The Council of the Global Environment Facility (GEF), approved the financing of the project, called “Improving the governance of the sea basin to reduce the impacts on large transboundary marine ecosystems in the SICA region,” with an amount of US$ 20 million.
The project aims to improve environmental sustainability, economic prosperity and climate resilience in the large marine ecosystems of the Pacific, the coast of Central America and the Caribbean, through a sea basin approach that safeguards marine and freshwater resources for ecosystems and livelihoods.

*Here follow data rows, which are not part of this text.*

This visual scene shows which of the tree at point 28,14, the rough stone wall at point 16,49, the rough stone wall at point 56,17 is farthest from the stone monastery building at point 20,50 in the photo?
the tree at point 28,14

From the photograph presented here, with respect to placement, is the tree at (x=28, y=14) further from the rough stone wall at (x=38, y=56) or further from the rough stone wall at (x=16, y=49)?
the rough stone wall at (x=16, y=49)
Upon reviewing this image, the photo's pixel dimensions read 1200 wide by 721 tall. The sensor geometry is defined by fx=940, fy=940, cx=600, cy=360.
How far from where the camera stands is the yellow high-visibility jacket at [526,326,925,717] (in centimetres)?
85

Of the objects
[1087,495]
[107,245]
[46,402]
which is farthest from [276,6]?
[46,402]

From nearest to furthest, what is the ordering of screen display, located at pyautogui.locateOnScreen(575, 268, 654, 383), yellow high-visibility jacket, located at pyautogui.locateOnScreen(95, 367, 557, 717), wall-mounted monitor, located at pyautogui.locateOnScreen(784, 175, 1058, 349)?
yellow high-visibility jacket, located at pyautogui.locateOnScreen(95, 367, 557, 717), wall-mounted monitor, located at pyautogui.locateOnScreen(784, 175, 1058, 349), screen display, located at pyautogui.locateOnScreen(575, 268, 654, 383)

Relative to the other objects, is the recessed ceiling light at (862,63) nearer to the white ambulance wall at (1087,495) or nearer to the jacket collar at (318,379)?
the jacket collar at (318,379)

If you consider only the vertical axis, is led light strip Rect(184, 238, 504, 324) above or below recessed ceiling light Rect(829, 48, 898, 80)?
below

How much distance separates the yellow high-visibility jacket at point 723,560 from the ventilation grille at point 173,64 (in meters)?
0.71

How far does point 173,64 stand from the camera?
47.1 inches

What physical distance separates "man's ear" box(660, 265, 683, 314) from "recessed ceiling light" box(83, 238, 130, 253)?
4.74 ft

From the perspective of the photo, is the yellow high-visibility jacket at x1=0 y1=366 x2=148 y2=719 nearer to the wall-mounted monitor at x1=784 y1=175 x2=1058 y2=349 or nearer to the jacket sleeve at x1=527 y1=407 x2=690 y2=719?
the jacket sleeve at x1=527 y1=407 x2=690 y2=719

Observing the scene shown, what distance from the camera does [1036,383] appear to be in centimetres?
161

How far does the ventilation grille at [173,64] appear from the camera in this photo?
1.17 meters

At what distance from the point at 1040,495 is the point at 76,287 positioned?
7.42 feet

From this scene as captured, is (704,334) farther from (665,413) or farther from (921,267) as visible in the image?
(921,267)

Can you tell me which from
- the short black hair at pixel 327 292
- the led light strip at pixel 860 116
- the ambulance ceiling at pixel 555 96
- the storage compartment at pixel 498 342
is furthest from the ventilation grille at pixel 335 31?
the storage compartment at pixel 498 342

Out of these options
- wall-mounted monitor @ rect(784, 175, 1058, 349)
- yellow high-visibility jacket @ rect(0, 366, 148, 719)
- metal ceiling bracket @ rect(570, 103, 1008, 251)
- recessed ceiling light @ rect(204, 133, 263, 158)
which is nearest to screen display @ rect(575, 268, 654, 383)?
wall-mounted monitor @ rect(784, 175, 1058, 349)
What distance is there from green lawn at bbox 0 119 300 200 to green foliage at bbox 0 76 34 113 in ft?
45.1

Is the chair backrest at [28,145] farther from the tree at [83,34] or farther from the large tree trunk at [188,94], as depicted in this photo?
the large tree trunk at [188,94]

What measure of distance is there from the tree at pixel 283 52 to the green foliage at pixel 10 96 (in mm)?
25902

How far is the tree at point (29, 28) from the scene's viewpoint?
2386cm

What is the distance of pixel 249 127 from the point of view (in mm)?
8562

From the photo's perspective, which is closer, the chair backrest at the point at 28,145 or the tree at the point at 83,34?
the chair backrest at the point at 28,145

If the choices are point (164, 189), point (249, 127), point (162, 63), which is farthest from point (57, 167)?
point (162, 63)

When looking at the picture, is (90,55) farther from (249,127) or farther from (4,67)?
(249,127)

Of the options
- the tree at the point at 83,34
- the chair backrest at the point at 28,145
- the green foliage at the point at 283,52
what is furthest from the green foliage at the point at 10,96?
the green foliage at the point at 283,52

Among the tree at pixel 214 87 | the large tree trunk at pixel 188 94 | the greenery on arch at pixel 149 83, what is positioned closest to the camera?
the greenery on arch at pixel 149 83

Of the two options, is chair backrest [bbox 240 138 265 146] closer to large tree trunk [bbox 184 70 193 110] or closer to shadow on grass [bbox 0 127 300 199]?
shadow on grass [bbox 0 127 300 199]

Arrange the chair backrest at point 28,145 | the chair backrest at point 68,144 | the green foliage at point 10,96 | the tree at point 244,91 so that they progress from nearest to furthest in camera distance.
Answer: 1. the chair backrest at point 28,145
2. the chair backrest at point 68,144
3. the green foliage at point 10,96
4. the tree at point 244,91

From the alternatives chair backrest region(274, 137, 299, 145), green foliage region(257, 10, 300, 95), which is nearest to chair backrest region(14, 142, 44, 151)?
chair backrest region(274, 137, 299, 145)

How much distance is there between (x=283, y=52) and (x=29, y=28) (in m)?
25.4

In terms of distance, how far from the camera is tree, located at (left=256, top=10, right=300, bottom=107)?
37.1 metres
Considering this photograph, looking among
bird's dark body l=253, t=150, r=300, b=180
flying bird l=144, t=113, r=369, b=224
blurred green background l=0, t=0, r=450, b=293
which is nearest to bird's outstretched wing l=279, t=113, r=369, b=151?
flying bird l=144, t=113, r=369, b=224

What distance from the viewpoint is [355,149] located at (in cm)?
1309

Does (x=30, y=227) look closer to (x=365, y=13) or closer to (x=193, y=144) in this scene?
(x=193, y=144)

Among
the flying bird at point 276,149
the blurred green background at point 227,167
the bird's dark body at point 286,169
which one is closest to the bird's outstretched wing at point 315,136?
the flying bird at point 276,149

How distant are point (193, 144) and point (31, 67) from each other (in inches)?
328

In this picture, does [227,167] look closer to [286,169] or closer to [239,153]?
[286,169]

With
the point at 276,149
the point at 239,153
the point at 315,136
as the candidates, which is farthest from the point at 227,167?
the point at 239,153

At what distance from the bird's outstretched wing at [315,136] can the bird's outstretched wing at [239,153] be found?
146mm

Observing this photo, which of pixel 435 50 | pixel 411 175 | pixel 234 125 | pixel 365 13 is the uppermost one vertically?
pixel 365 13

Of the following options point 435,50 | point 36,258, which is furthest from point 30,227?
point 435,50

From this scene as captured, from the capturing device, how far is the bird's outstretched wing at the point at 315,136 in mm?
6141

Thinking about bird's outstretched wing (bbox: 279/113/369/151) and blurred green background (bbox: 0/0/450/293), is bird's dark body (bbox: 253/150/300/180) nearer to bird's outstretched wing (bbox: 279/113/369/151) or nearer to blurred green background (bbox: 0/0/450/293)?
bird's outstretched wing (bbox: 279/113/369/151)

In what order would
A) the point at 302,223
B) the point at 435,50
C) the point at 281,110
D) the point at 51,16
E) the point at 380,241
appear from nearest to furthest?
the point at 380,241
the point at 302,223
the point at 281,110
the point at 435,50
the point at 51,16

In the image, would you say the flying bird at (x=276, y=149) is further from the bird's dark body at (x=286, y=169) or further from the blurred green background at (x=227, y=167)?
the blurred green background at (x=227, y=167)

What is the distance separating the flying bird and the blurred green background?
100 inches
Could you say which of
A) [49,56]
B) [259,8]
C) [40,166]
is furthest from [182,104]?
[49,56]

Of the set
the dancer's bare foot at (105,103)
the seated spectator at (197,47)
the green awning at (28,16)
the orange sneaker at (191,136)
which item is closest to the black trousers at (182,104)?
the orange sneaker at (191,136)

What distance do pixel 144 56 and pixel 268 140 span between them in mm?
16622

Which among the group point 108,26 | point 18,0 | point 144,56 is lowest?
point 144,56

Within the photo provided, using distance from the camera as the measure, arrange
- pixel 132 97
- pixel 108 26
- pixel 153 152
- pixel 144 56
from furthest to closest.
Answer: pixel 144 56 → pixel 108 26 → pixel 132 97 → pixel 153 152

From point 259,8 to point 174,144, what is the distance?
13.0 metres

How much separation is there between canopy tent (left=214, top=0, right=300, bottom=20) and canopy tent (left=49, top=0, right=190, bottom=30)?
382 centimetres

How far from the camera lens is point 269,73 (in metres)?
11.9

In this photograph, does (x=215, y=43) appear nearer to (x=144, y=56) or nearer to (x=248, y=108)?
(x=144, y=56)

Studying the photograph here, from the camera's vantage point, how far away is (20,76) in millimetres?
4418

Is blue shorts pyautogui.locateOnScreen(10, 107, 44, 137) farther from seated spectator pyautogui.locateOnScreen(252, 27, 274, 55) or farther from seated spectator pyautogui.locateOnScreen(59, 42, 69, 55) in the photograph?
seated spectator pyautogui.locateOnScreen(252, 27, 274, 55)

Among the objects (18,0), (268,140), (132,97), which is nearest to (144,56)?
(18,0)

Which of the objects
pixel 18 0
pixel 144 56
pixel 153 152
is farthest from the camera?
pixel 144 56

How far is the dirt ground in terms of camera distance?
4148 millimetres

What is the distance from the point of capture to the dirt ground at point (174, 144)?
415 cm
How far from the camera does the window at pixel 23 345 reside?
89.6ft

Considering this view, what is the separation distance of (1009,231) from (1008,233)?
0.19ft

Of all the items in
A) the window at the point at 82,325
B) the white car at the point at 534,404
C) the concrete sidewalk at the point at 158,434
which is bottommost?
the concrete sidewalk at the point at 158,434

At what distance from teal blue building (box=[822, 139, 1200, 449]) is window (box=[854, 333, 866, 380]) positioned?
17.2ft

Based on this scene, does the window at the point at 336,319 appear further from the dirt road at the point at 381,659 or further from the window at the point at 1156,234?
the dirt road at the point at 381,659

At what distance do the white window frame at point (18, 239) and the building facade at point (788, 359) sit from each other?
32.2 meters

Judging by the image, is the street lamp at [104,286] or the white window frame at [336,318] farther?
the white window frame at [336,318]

The implementation of the new project will be led by the Central American Environment and Development Commission (CCAD), composed of the environment ministries of the eight countries of the SICA region (Central America and the Dominican Republic), and will have the Food and Agriculture Organization of the United Nations (FAO) as the implementing agency.
For the CEO and executive president of the GEF, Carlos Manuel RodrÃguez Echandi, Central America and the Dominican Republic are very vulnerable nations to climate change and require high investments to combat the dramatic effects on their ecosystems and communities.
Upon learning of the approval of the new regional project, the Executive Secretary of the CCAD, Jair Urriola Quiroz, stressed that this regional project was designed by the technical teams of the eight countries that make up the CCAD and supported from the initial idea by the Council of Ministers and Ministers of the Environment.